Nonetheless, the quality of the links may not live up to expectations. First, purely URL-based approaches favor speed, sacrificing precision. Language identification tasks are a good example of this phenomenon (Baykan et al., 2008). Second, machine-translated content is a major issue, as is text quality in general, especially when it comes to web texts (Arase & Zhou, 2013). Third, mixed-language documents slow down text gathering processes (King & Abney, 2013). Fourth, link diversity is also a problem, which in my opinion has not gotten the attention it deserves. Last, the resource is constantly moving. Regular exploration and re-analysis could be the way to go to ensure the durability of the resource.
The inefficiency of crawling The crawling process in itself cannot be completely inefficient:
since even content prediction using URLs cannot be expected to be accurate, the links have to be visited in order to retrieve the content of a page, if only to discover that there is no or little text content. Once the web documents are stored, up to 94% of the web documents which have been downloaded and stored are eliminated during preprocessing (Schäfer & Bildhauer, 2013).
Thus, crawling and preprocessing are resource-intensive, so that the fact that much com-putation time could be saved is highly relevant, in particular when processing power is short.
Thus, the question is whether crawling (in)efficiency is unalterable or if it can be improved.
As it is not possible to start a web crawl from scratch, the question concerns both the sources and the course of the crawl, and can be roughly formulated as such: where may one find web pages which are bound to be interesting for corpus linguists and which in turn contain many links to other interesting web pages?
Preprocessing I used the word preprocessing, and not post-processing as sometimes found in the literature, in order to highlight the fact that it is this operation that makes corpora exploitable and available in a linguistic sense. It is more than just a cleaning operation, as it involves selecting the texts and balancing a corpus between opportunistic inclusion and strict selectivity, thus affecting its general profile and quality.
One may say that preprocessing suffers from a lack of attention since there is no external evaluation procedure as to how useful given web texts are for a corpus, and the last evaluation campaign regarding boilerplate removal dates back from 2008 and leaves much to be desired.
3.4.3 (Open) questions
Answerable questions The following questions are answered at least partially in the follow-ing:
• How can the linguistic relevance of web data be assessed?
Under what conditions is a text worthy to become part of a corpus?
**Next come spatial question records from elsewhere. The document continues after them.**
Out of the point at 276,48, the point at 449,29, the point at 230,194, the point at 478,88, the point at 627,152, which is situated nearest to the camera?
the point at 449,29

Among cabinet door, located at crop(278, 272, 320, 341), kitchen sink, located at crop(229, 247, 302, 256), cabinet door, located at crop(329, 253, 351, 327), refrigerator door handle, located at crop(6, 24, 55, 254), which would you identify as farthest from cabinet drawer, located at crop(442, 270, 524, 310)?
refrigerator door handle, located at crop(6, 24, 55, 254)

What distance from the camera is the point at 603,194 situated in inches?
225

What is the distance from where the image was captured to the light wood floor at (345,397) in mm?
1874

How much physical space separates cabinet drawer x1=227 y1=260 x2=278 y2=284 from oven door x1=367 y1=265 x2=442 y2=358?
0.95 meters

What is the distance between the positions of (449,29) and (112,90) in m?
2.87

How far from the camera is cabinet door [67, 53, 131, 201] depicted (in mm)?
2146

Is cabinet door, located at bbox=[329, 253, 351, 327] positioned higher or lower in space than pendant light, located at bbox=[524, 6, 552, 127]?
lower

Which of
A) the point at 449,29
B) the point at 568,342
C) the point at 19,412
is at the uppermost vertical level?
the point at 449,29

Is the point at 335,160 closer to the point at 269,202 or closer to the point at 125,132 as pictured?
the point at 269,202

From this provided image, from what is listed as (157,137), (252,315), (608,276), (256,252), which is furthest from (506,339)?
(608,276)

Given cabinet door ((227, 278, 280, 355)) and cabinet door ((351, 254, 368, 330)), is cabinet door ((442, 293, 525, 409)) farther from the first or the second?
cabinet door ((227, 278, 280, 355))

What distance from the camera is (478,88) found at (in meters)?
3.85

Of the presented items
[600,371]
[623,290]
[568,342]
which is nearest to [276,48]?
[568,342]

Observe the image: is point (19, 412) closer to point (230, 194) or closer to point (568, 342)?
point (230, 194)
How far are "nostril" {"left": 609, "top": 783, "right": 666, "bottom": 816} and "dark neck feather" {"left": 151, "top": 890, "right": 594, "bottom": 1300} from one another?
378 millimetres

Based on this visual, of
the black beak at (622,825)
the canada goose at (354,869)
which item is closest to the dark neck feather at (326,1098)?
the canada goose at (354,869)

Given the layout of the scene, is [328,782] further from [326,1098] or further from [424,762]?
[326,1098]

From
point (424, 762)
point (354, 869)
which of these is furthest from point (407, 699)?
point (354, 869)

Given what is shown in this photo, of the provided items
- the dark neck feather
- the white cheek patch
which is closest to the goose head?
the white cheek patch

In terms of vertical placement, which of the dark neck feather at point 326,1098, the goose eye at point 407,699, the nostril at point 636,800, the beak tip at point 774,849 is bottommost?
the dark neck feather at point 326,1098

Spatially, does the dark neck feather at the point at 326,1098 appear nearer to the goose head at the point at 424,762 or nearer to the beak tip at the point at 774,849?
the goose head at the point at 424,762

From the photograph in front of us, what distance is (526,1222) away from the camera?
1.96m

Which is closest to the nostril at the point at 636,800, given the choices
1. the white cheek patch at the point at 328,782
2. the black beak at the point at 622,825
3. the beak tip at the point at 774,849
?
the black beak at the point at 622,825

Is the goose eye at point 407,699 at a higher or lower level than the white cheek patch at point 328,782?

• Is it possible for public research infrastructures to gather large quantities of text from the Web
In fact, Tanguy (2013) states that publicly funded research centers cannot compete with commercial search engines, mostly because of infrastructure costs. The answer to that problem may be to look for more efficient ways to build web corpora. In the following, solutions are introduced (see chapter 4).
– Are there ways to cope for the search engine APIs which are being closed when looking for URL crawling seeds?
– What are possible ways towards more efficient crawls?
– How can web corpus construction and its issues be brought closer to linguists and not left to “crawl engineers"?
• Operationalize document classification Towards the reproducibility of decisions
Open questions The following questions arise from the state of the art presented in the general introduction as well as in this part. They are known to be of interest, but fall beyond the scope of this work.
• How many text genres can be identified on the web?
What are the best machine learning techniques to deal with these genres?
• What is the best way to find promising and evenly distributed URL crawling seeds?
What is the best crawling strategy?
• What is the most adequate solution to the debate about corpus balance?
• What is the best boilerplate removal method? How can it be evaluated on a wide range of criteria and texts?